A SWANSEA man has been jailed for 21 months for his part in a global money laundering scheme worth more than £1 million.
Jonathan Asamiewanlan, 32, had previously pleaded guilty to two charges of transferring criminal property and three charges of converting criminal property.
At Carmarthen Crown Court he admitted a further charge of transferring criminal property.
Asamiewanlan was investigated in relation to fraudulent transactions made between 2011 and earlier this year adding up to more than £1 million involving two accounts he held with money transfer services Western Union and Moneygram.
He was prosecuted over an amount of £111,150.94 in fraudulent transactions through both money transfer services.
However the transactions investigated were in excess of $1.8 million dollars — roughly £1.15 million.
Summing up the case, judge Peter Heywood said Asamiewanlan had been "used by others in a sophisticated fraud and your naivety taken advantage of".
The offences came to light when Asamiewanlan was running Joe Wan's Internet Cafe in Walter Road.
An agent for Western Union became suspicious over the amount of transactions he was processing and asked to see documents.
Among them were forged passports although the court heard it was unknown whether Asamiewanlan had forged the passports himself or he had been duped.
A search of the business and his home in Richardson Street found further documents and those relating to Moneygram.

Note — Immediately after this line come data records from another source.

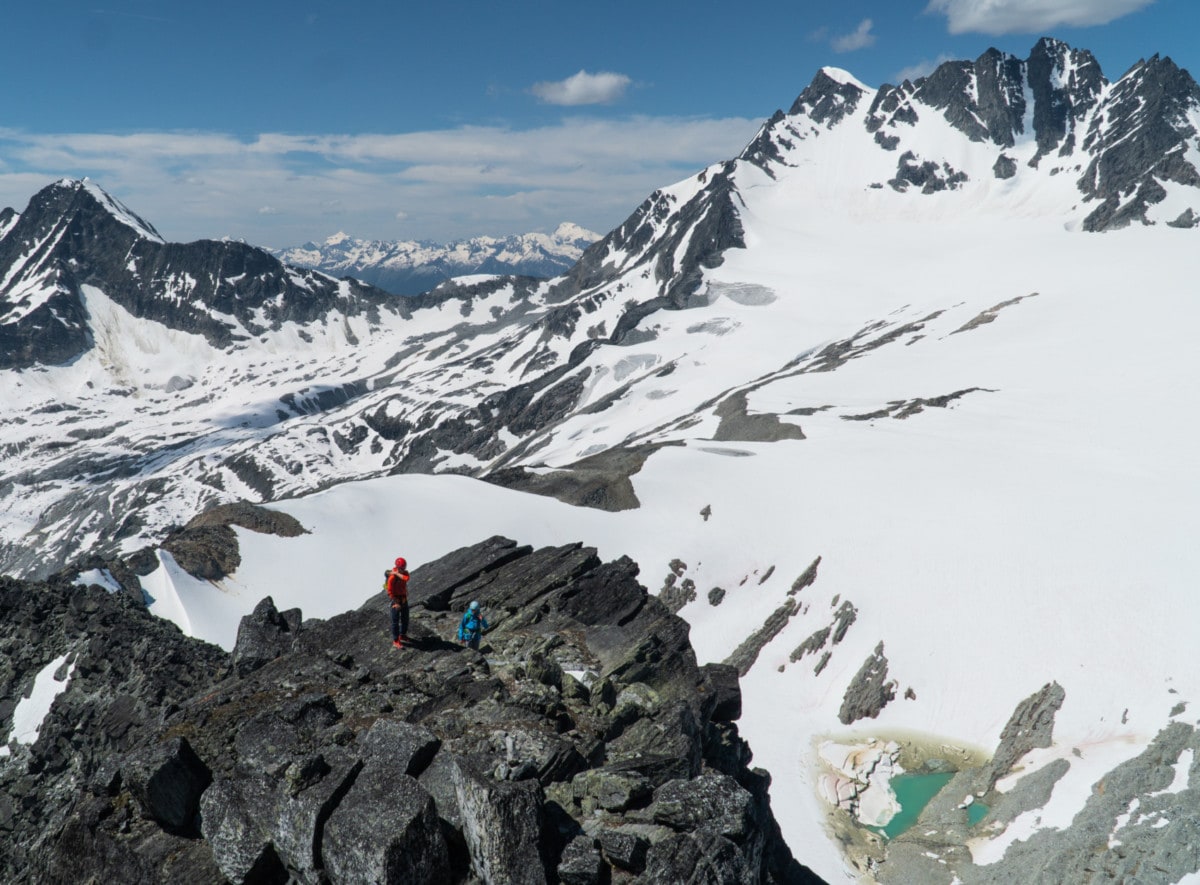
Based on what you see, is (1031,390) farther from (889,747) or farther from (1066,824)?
(1066,824)

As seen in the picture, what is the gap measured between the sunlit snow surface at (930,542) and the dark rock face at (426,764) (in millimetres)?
4880

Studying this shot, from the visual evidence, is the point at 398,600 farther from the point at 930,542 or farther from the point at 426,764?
the point at 930,542

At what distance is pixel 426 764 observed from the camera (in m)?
12.5

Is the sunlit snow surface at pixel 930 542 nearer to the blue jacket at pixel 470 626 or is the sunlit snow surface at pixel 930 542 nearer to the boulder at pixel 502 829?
the blue jacket at pixel 470 626

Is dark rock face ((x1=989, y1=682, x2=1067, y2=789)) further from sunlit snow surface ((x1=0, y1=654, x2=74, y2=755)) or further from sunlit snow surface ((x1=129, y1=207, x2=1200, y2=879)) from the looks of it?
sunlit snow surface ((x1=0, y1=654, x2=74, y2=755))

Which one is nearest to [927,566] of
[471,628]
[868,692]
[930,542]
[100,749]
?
[930,542]

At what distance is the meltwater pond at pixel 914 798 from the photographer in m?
33.8

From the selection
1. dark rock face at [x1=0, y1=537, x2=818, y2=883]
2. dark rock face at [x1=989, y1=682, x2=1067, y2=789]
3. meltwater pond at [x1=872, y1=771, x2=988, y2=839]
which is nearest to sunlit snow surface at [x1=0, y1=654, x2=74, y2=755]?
dark rock face at [x1=0, y1=537, x2=818, y2=883]

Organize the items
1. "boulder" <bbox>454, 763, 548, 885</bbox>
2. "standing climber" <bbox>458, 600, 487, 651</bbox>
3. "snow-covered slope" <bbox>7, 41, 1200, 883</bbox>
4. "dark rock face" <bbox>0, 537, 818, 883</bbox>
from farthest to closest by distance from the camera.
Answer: "snow-covered slope" <bbox>7, 41, 1200, 883</bbox>
"standing climber" <bbox>458, 600, 487, 651</bbox>
"dark rock face" <bbox>0, 537, 818, 883</bbox>
"boulder" <bbox>454, 763, 548, 885</bbox>

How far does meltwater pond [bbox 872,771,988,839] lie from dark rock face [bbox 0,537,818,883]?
1957cm

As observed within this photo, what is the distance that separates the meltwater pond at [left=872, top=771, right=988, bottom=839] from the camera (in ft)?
111

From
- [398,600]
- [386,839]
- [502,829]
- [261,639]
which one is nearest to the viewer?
[386,839]

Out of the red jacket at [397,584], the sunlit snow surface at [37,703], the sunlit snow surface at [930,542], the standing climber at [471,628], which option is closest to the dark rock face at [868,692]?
the sunlit snow surface at [930,542]

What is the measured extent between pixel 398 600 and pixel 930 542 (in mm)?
43492
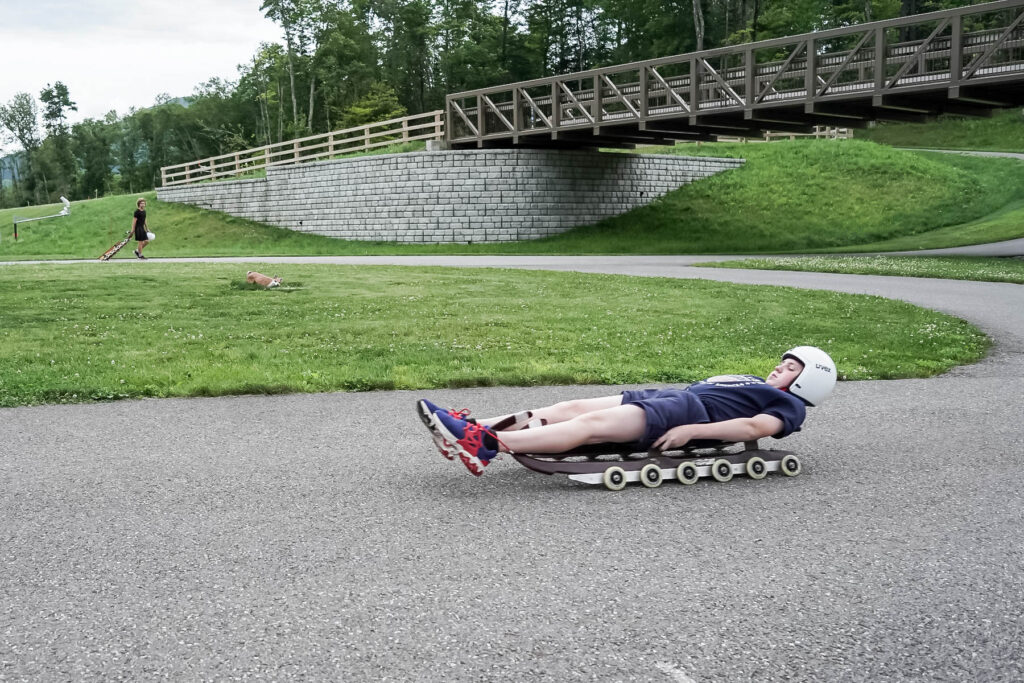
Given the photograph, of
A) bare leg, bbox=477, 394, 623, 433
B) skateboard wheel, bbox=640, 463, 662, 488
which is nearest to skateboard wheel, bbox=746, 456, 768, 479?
skateboard wheel, bbox=640, 463, 662, 488

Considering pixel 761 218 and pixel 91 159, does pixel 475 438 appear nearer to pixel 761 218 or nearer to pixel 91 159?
pixel 761 218

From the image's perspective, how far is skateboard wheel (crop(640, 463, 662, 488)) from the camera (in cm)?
525

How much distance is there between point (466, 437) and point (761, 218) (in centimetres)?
3530

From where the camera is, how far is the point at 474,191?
121 feet

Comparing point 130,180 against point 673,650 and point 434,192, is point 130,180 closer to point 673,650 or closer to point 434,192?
point 434,192

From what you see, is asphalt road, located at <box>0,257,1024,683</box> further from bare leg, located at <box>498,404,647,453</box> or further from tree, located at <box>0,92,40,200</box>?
tree, located at <box>0,92,40,200</box>

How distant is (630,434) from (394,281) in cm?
1350

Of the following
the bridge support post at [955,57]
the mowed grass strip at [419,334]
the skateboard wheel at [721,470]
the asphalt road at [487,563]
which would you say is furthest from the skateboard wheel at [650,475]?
the bridge support post at [955,57]

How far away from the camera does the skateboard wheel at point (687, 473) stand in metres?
5.34

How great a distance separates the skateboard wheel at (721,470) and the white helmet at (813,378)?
23.8 inches

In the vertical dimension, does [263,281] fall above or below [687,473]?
above

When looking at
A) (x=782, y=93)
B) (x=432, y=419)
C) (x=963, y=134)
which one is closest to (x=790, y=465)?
(x=432, y=419)

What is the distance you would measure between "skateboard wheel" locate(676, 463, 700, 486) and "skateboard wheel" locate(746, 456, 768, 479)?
37 cm

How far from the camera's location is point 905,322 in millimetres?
13016
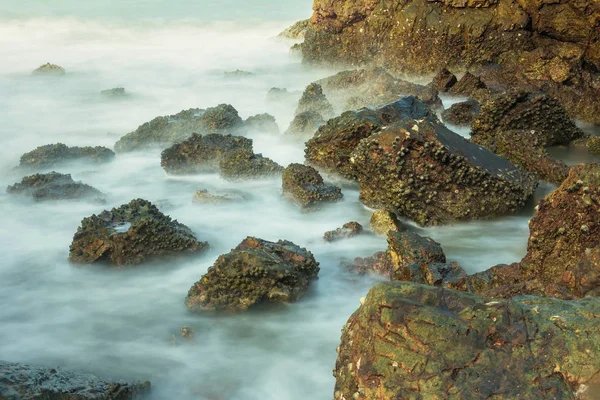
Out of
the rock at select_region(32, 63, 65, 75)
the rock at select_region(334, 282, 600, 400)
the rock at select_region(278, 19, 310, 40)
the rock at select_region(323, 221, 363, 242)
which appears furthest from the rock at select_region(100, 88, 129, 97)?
the rock at select_region(334, 282, 600, 400)

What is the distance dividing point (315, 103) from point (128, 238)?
6.30 m

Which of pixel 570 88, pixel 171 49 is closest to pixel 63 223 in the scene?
pixel 570 88

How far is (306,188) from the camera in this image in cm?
872

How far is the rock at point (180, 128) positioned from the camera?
39.0 feet

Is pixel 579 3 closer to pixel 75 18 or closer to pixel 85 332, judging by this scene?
pixel 85 332

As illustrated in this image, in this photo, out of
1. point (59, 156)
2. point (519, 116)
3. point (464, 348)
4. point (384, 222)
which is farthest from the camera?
point (59, 156)

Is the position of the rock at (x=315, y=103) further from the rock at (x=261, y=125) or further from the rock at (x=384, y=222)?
the rock at (x=384, y=222)

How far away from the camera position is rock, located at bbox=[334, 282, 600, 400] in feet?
11.0

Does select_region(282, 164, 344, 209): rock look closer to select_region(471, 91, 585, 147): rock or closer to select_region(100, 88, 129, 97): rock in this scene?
select_region(471, 91, 585, 147): rock

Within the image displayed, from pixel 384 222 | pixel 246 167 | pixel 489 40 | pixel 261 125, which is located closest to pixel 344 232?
pixel 384 222

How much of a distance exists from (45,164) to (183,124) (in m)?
2.34

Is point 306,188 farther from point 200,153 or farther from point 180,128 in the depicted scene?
point 180,128

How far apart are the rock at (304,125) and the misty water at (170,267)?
280 millimetres

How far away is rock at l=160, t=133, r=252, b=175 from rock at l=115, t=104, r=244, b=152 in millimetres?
1255
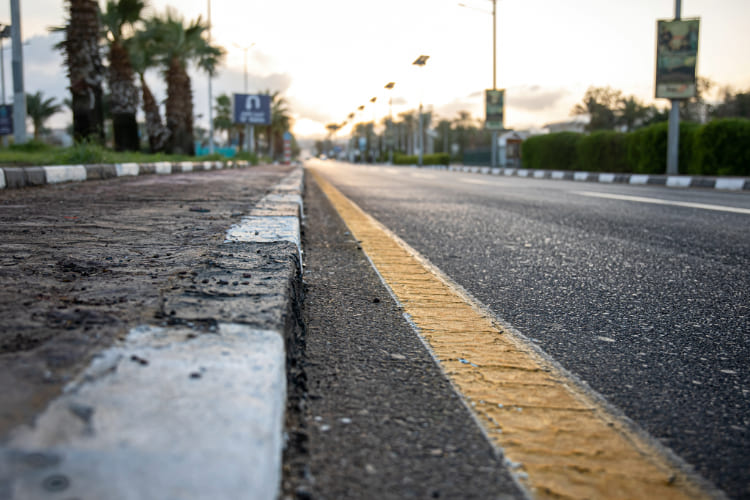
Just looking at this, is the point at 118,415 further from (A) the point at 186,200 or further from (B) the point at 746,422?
(A) the point at 186,200

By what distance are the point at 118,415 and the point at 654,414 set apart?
109cm

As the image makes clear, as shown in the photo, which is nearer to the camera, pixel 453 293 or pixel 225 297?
pixel 225 297

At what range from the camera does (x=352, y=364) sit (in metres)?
1.58

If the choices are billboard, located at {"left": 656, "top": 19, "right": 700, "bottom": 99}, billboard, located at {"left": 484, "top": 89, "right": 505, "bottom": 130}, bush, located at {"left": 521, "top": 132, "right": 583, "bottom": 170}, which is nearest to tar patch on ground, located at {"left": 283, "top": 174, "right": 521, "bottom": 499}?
billboard, located at {"left": 656, "top": 19, "right": 700, "bottom": 99}

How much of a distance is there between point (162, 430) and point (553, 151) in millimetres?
26240

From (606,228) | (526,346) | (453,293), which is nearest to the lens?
(526,346)

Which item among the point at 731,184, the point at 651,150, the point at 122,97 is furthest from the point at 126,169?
the point at 651,150

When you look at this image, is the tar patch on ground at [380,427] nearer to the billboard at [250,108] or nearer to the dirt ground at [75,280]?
the dirt ground at [75,280]

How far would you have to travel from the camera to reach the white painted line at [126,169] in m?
10.0

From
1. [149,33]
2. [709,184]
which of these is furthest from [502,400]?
[149,33]

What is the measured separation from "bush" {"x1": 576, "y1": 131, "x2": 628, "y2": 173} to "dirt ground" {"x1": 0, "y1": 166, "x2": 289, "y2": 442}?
64.0 feet

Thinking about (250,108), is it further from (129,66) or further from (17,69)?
(17,69)

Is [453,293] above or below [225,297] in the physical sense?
below

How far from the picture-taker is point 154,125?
27875 mm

Asamiewanlan was arrested trying to leave the UK for Lagos in May.
The charge he admitted related to more than $100,000 which a female financial worker in Houston, Texas USA had paid into an account after being conned into an online relationship with a man — not Asamiewanlan — purporting to be a neurosurgeon consultant who needed funds after the death of a business partner.
However, the cash was then spread to accounts in December last year including £62,000 into Asamiewanlan's business account. Some of the cash was then paid into a personal account of his.
Judge Peter Heywood said he was sentencing on a fraudulent amount of some £170,000 in total, adding: "There are clearly others further up involved in this but nevertheless these are serious matters."
Judge Heywood also ordered a restitution of £8,861 to be paid to the woman in Houston, Texas.